As I said at the start, while it's important to have a definition of coroutines that can be understood by reference to a pure Go implementation, I believe we should use an optimized runtime implementation. On my 2019 MacBook Pro, passing values back and forth using the channel-based `coro.New` in this post requires approximately 190ns per switch, or 380ns per value in `coro.Pull`. Remember that `coro.Pull` would not be the standard way to use an iterator: the standard way would be to invoke the iterator directly, which has no coroutine overhead at all. You only need `coro.Pull` when you want to process iterated values incrementally, not using a single for loop. Even so, we want to make `coro.Pull` as fast as we can.

First I tried having the compiler mark send-receive pairs and leave hints for the runtime to fuse them into a single operation.
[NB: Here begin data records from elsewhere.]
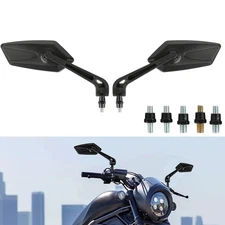 Black Pair Motorcycle Rearview Side Wing Mirrors 8mm/10mm For Honda Grom MSX 125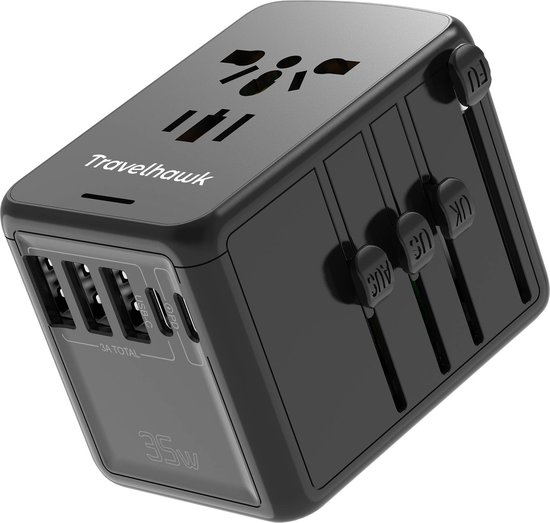 EPICKA Reisadapter Wereldwijd, Universele Reisstekkeradapter 30W, Internationale Stopcontactadapter met 3 USB-C, 2 USB-A, Universele Reisstekker voor Duitsland VS Thailand Australië TA-105C Blauw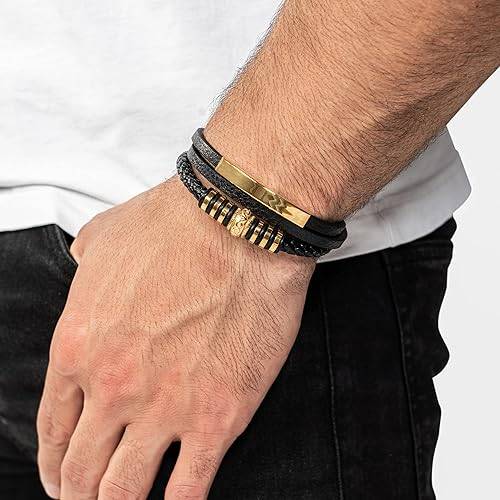 Pulsera de cuero premium para hombre, cierre magnético de acero inoxidable, tres colores, caja de joyería incluida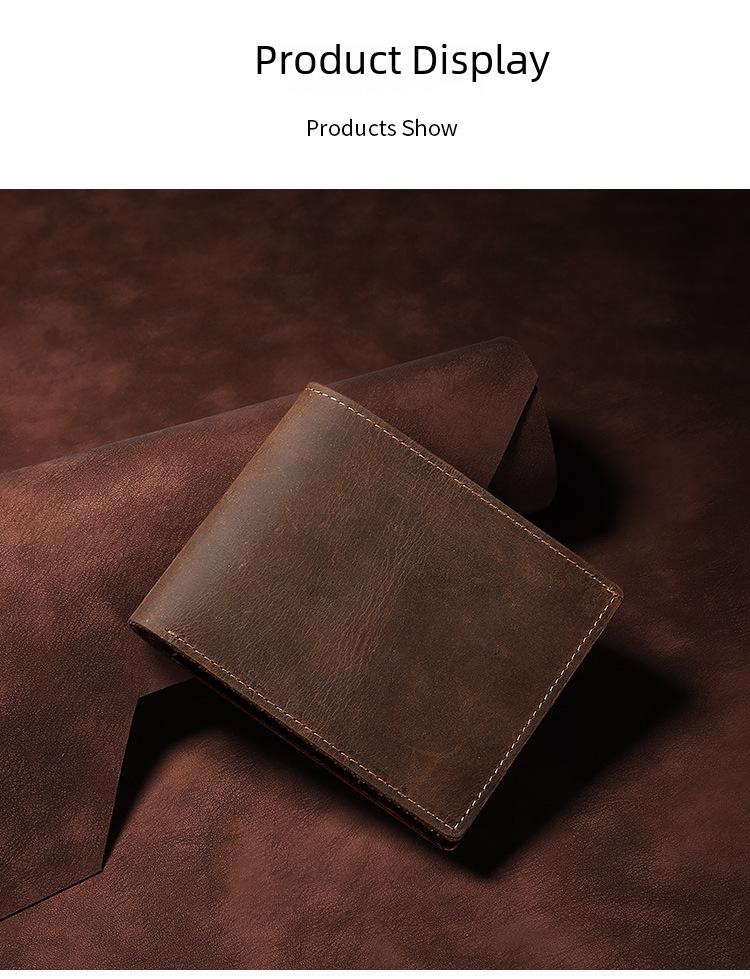 Мужской короткий кошелек Crazy Horse Leather Retro - визитница из натуральной коровьей кожи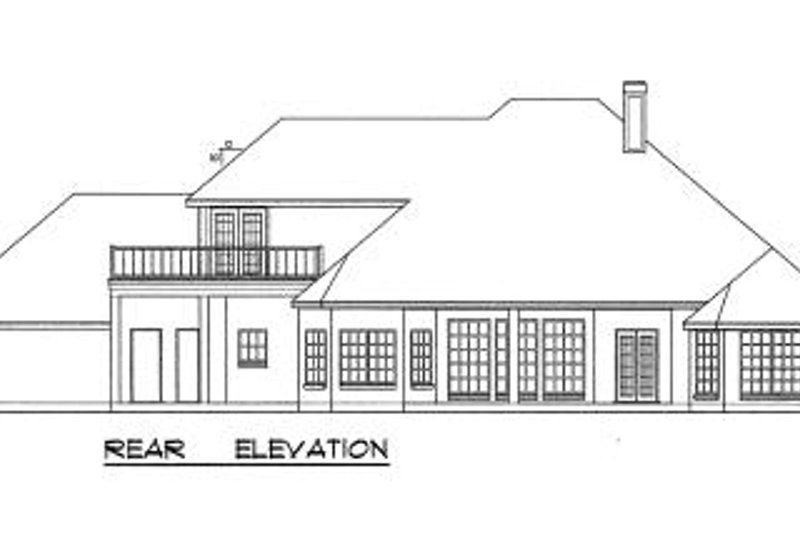 House Blueprint - Exterior - Rear Elevation for European House Plan #40-368 - 3 bed, 2.5 bath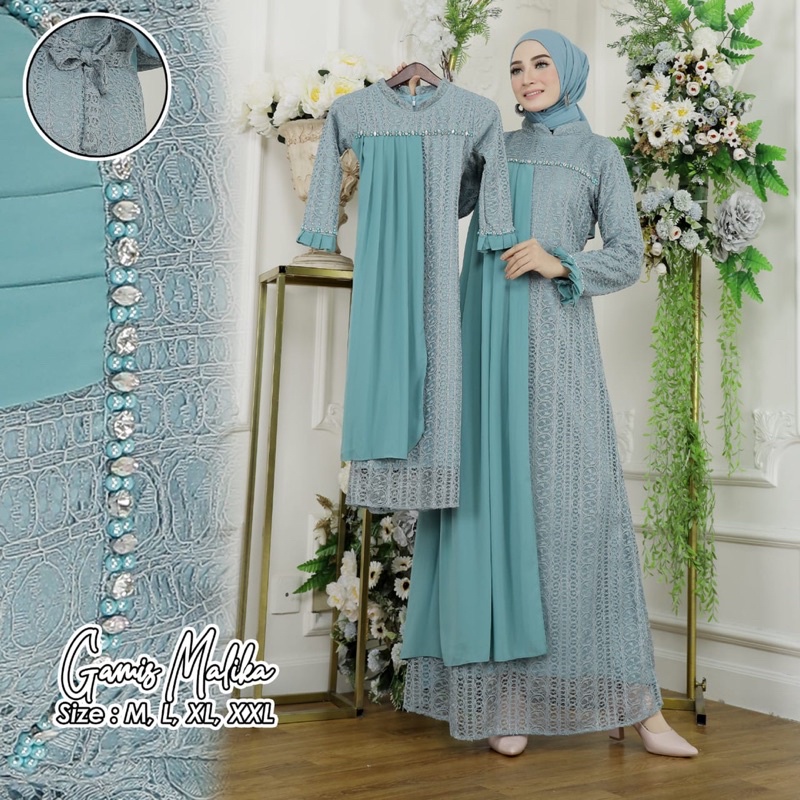 AZURA SCRAF / Gamis Malika Couple Ibu dan Anak / Gamis Modern Couple / Gamis Brokat Malika Original / Gamis Kekinian / Gamis Couple / Gamis Anak / Gamis Dewasa / Gamis Premium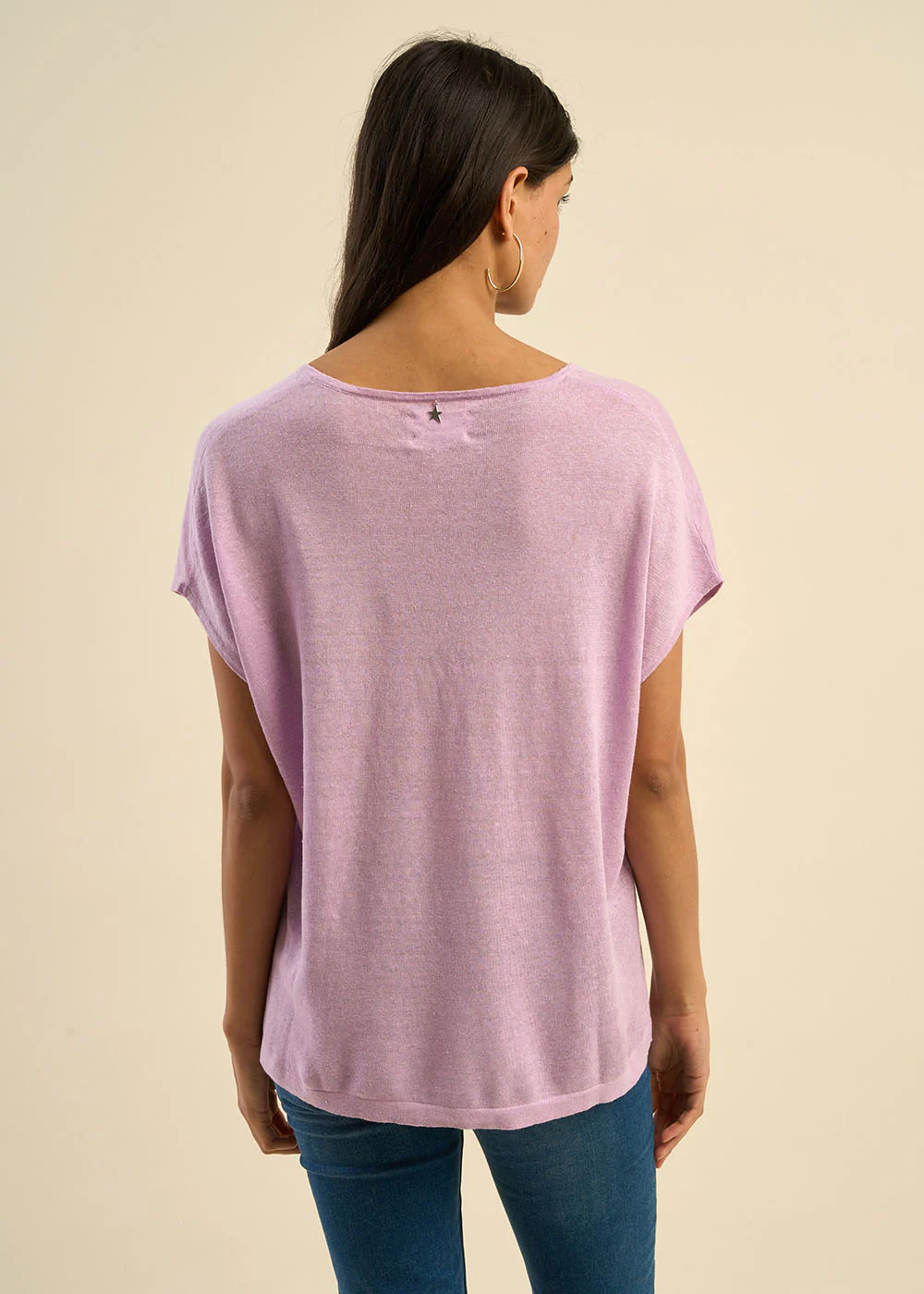 Pull sans manches col V 100% lin - Image 3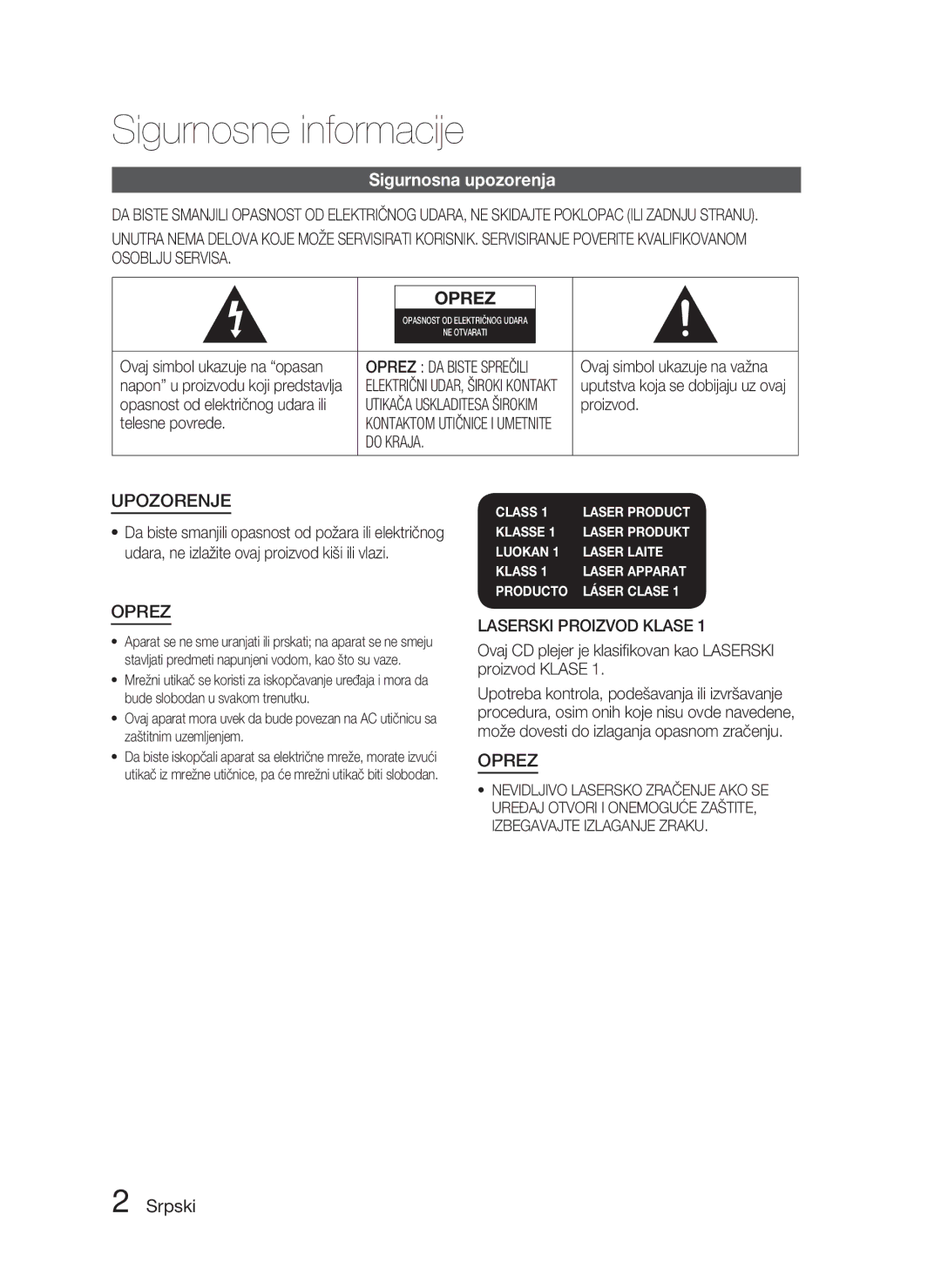 Samsung HT-D5000/EN manual Sigurnosne informacije, Sigurnosna upozorenja, Srpski 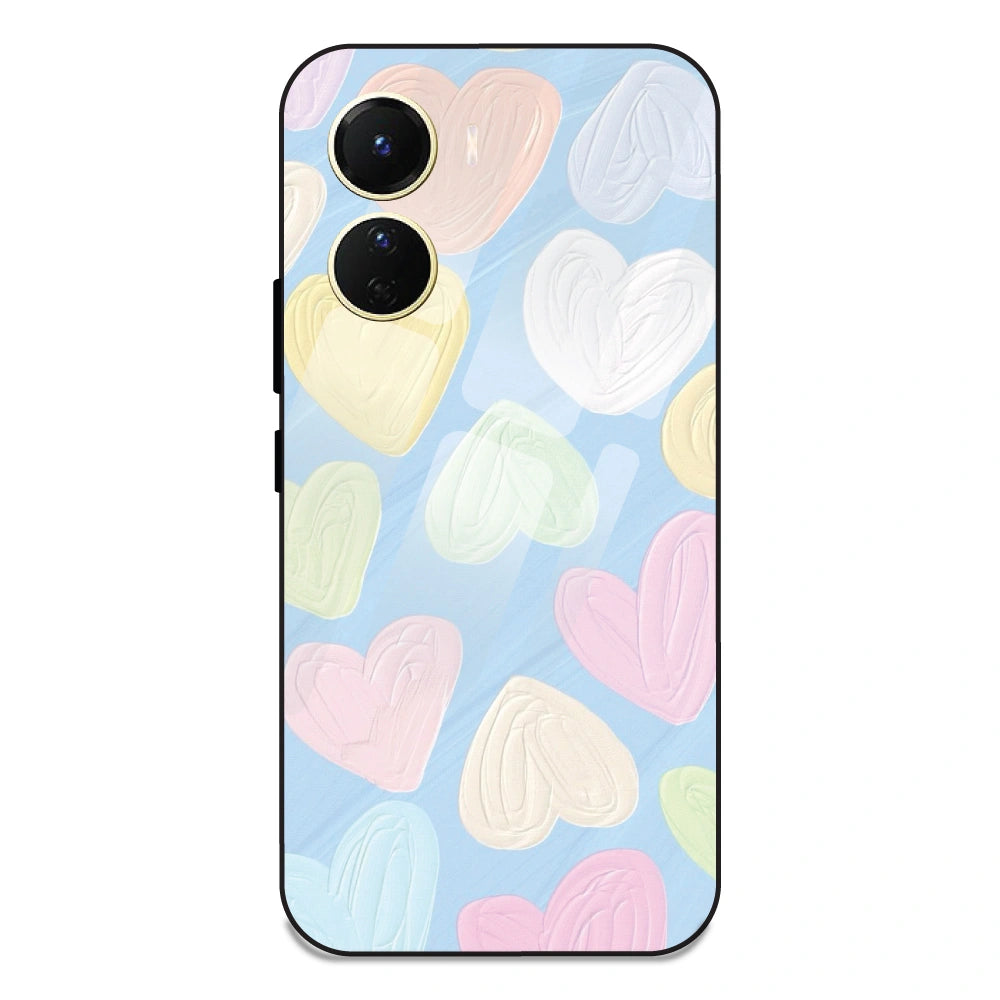 Pastel Hearts - Glass Case For Vivo Y16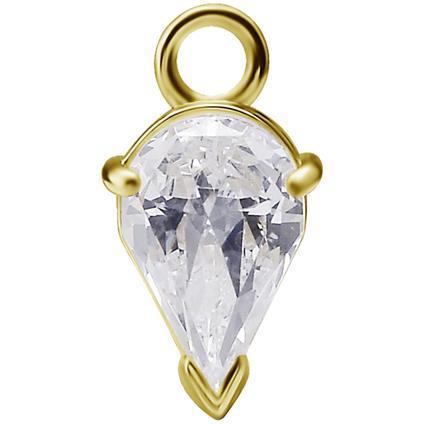 Gold Droplet Charm mit Premium Zirconia für Clicker Ring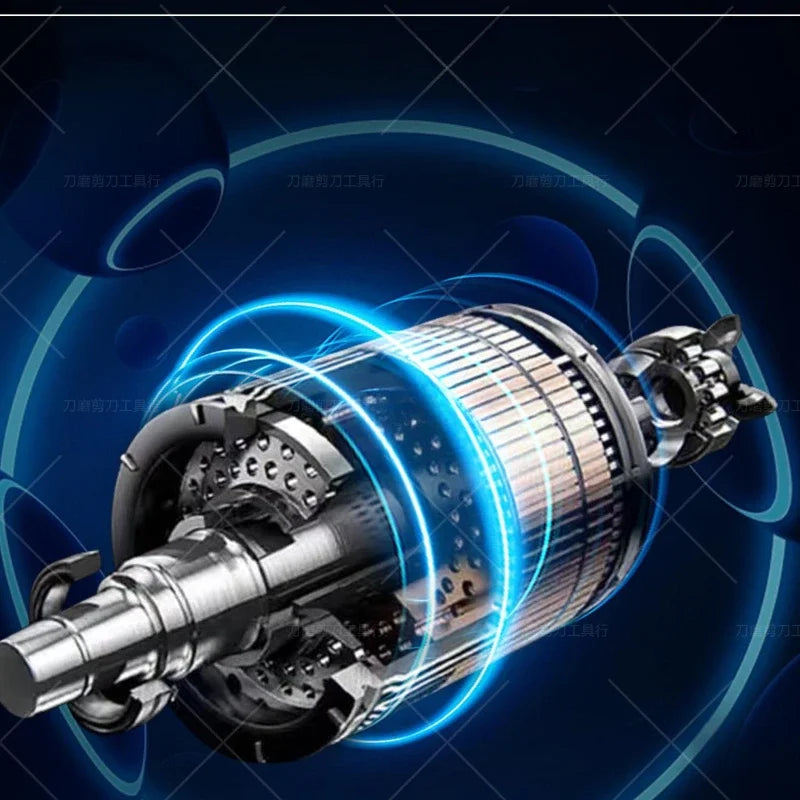 A close-up view of a professional cordless hair clipper and trimmer with blue glowing energy effects.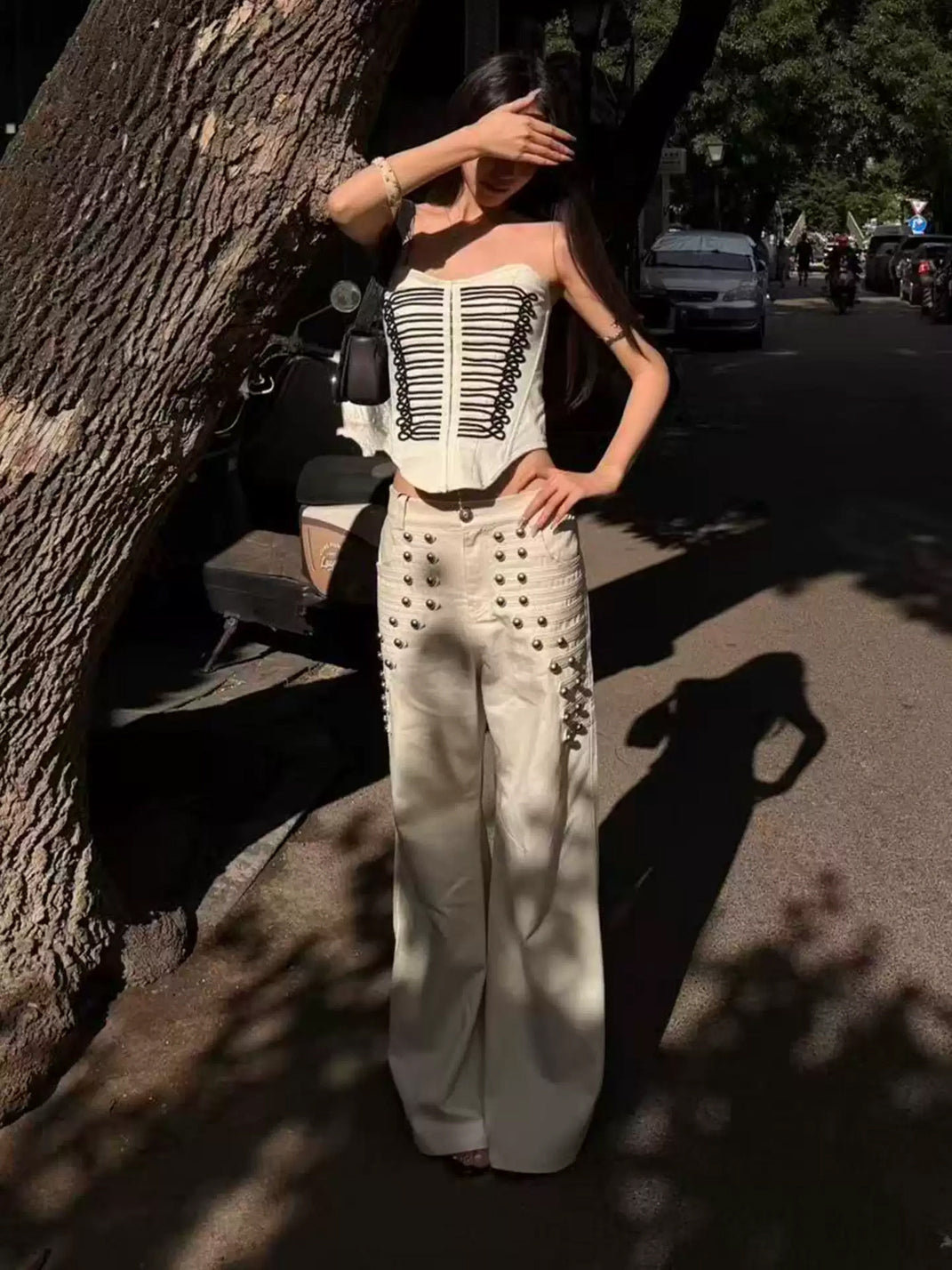 Oat Beige Metal Button Wide Leg Trousers - product view 9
That would let the channel runtime bypass the scheduler and jump directly to the other coroutine. This implementation requires about 118ns per switch, or 236ns per pulled value (38% faster). That's better, but it's still not as fast as I would like. The full generality of channels is adding too much overhead.

Next I added a direct coroutine switch to the runtime, avoiding channels entirely. That cuts the coroutine switch to three atomic compare-and-swaps (one in the coroutine data structure, one for the scheduler status of the blocking coroutine, and one for the scheduler status of the resuming coroutine), which I believe is optimal given the safety invariants that must be maintained. That implementation takes 20ns per switch, or 40ns per pulled value. This is about 10X faster than the original channel implementation. Perhaps more importantly, 40ns per pulled value seems small enough in absolute terms not to be a bottleneck for code that needs `coro.Pull`.